Seorang teman yang hanya bertemu di dunia maya menghubungi saya dan menyatakan sangat tertarik untuk ikut membudayakan literasi. Ia bertanya bagaimana caranya agar ia bisa menjadi pegiat literasi.
“Mulai saja di rumah Anda dengan buku seadanya,” jawab saya. “Panggil anak-anak tetangga untuk mendengarkan cerita dari buku yang Anda bacakan. Semua anak suka cerita.” tambah saya.
Jadi ia pun memulai ‘karir’nya sebagai pegiat literasi dengan mengundang beberapa anak di sekitarnya dengan membacakan cerita-cerita pada mereka setiap hari. Anak-anak menyukainya (tentu saja). Ia memulai dengan sekitar 5 – 6 anak dengan belasan buku dan terus bertambah.
“Sekarang saya punya Taman Bacaan Masyarakat dengan sekitar empat ratusan buku,” katanya. “Setiap hari saya melayani atau menerima rata-rata 50-an anak yang datang untuk membaca, meminjam buku, dan mendengarkan cerita.”
Wow…!
Berapa lama ia melakukan ini? Sekitar dua tahunan.
KISAH 2
Seorang kepala sekolah di Surabaya tertarik dengan kampanye saya tentang Gerakan Literasi Sekolah dan menyatakan ingin menjadikan sekolahnya sebagai sekolah berbasis literasi. Kisahnya bisa dibaca di https://satriadharma.com…/sekolah-berbasis-literasi-smpn-4…/
Sekarang setiap hari siswanya melakukan kegiatan membaca selama 15 menit secara rutin dan mereka telah menerbitkan dua buah buku hasil karya mereka sendiri.
Wow…!
Berapa lama ia melakukan hal ini? Belum ada setahun.
Apa yang mereka lakukan untuk bangsa dan masa depan anak-anak adalah luar biasa. Sang Pegiat Literasi dengan keterbatasannya berhasil membuat anak-anak di lingkungannya menjadi gemar membaca dan Pak Kasek dengan kewenangannya sebagai kepala sekolah berhasil membuat siswa dii sekolahnya membaca dan menulis setiap hari.

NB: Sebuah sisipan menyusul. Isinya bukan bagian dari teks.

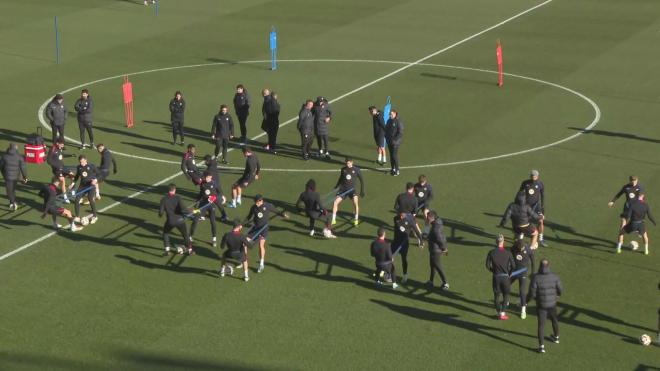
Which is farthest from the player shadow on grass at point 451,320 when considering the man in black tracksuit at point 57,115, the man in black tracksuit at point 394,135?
the man in black tracksuit at point 57,115

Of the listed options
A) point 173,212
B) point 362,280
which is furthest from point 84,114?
point 362,280

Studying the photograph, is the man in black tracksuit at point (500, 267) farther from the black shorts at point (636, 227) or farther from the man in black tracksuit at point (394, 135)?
the man in black tracksuit at point (394, 135)

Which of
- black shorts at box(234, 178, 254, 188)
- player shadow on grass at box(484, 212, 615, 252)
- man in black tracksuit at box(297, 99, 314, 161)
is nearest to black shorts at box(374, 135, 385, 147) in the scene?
man in black tracksuit at box(297, 99, 314, 161)

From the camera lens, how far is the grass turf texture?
79.7 ft

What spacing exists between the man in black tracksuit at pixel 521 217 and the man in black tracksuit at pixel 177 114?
47.0 feet

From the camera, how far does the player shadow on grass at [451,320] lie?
24.8 metres

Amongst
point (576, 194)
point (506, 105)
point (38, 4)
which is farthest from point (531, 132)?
point (38, 4)

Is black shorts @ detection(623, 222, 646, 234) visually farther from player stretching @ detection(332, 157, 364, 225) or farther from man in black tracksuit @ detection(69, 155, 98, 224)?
man in black tracksuit @ detection(69, 155, 98, 224)

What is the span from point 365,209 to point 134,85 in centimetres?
1905

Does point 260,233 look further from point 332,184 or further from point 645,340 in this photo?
point 645,340

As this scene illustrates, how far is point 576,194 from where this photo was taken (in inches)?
1353

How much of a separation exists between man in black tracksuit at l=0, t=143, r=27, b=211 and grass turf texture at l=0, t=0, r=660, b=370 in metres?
0.76

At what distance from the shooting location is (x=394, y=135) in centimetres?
3581

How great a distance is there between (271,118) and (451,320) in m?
15.1
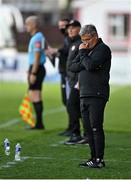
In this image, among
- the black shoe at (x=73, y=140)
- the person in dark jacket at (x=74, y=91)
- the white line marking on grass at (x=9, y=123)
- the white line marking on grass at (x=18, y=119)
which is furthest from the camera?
the white line marking on grass at (x=18, y=119)

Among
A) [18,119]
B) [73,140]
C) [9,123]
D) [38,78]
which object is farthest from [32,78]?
[18,119]

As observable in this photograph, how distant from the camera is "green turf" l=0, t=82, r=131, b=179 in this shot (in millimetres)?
11405

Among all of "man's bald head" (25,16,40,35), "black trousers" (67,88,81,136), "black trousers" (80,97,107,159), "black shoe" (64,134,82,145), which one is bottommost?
"black shoe" (64,134,82,145)

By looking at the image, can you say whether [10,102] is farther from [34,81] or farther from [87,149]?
[87,149]

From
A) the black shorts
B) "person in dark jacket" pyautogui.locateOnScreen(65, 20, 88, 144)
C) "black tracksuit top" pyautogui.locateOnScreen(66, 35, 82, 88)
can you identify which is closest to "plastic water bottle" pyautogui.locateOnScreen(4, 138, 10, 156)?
"person in dark jacket" pyautogui.locateOnScreen(65, 20, 88, 144)

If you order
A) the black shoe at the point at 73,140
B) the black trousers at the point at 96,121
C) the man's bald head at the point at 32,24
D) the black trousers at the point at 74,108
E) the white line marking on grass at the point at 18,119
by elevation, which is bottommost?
the white line marking on grass at the point at 18,119

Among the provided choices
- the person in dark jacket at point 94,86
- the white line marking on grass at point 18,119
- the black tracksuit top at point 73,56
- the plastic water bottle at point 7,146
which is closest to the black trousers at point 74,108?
the black tracksuit top at point 73,56

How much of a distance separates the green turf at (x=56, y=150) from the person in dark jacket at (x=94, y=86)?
12.8 inches

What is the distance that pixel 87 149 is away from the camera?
46.2ft

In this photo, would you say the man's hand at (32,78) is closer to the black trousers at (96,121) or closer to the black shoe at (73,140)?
the black shoe at (73,140)

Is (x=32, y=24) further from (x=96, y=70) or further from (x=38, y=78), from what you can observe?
(x=96, y=70)

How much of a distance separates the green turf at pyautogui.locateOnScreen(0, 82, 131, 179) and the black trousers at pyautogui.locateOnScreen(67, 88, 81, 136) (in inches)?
14.0

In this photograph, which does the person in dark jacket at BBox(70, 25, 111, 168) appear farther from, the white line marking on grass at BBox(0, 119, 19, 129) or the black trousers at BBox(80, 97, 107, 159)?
the white line marking on grass at BBox(0, 119, 19, 129)

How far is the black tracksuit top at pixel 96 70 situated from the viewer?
466 inches
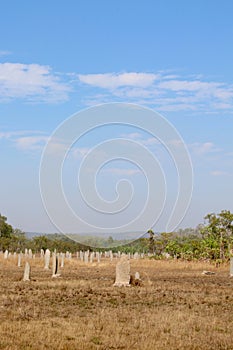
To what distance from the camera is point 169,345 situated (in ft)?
43.7

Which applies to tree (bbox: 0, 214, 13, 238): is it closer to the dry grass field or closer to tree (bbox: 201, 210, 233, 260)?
tree (bbox: 201, 210, 233, 260)

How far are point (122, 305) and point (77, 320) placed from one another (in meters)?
4.15

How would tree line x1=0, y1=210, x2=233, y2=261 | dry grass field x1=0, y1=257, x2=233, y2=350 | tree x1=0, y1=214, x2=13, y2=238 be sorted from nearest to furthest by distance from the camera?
dry grass field x1=0, y1=257, x2=233, y2=350, tree line x1=0, y1=210, x2=233, y2=261, tree x1=0, y1=214, x2=13, y2=238

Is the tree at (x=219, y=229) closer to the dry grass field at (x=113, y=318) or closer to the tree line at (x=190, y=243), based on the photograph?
the tree line at (x=190, y=243)

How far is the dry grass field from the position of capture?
1344 cm

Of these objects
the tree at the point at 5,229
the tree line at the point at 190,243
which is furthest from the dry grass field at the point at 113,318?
the tree at the point at 5,229

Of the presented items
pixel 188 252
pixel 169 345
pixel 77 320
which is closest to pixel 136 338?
pixel 169 345

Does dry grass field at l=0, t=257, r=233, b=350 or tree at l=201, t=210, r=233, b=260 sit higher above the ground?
tree at l=201, t=210, r=233, b=260

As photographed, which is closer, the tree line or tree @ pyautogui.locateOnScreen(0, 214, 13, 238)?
the tree line

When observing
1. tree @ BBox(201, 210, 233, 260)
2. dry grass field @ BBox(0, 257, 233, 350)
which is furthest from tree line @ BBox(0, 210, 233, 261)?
dry grass field @ BBox(0, 257, 233, 350)

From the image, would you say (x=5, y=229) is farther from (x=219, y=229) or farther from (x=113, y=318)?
(x=113, y=318)

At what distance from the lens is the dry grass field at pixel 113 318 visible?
13.4 meters

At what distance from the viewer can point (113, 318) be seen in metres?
16.8

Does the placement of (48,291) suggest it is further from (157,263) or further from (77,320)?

Tapi saya mau bicara tentang skala…
Dalam dua tahun Sang Pegiat Literasi berhasil membuat 50 anak membaca setiap hari dan Pak Kasek dalam waktu kurang dari setahun berhasil membuat 700 anak membaca dan menulis setiap hari. Jika kita bicara soal skala maka Pak Kasek berhasil membuat anak membaca (dan menulis) 1400% atau 14 X lipat lebih banyak daripada Sang Pegiat Literasi.
Apa yang hendak saya sampaikan pada posting saya kali ini?
Jika kita bisa mempengaruhi seorang kepala sekolah untuk menggerakkan sekolahnya membaca dan menulis sesuai dengan Permendikbud 23/2015 maka itu setara dengan menggerakkan 14 orang pegiat literasi yang tidak punya sekolah dengan waktu yang lebih singkat…!
Mana menurut Anda yang lebih mudah, menggerakkan seseorang untuk menjadi Pegiat Literasi atau menggerakkan seorang kepala sekolah untuk melaksanakan Permendikbud 23/2015?
Menurut Anda, untuk ukuran bangsa mana yang lebih strategis, menciptakan gerakan-gerakan literasi berbasis masyarakat atau berbasis sekolah? Mana yang lebih mendatangkan efek massif…?!
Kemendikbud memang seharusnya lebih memfokuskan upayanya dalam pengembangan literasi di sekolah dan bukan di masyarakat. Ada 50-an juta siswa di sekolah pada ratusan ribu sekolah yang bisa digerakkan dengan KEWENANGAN yang dimilikinya.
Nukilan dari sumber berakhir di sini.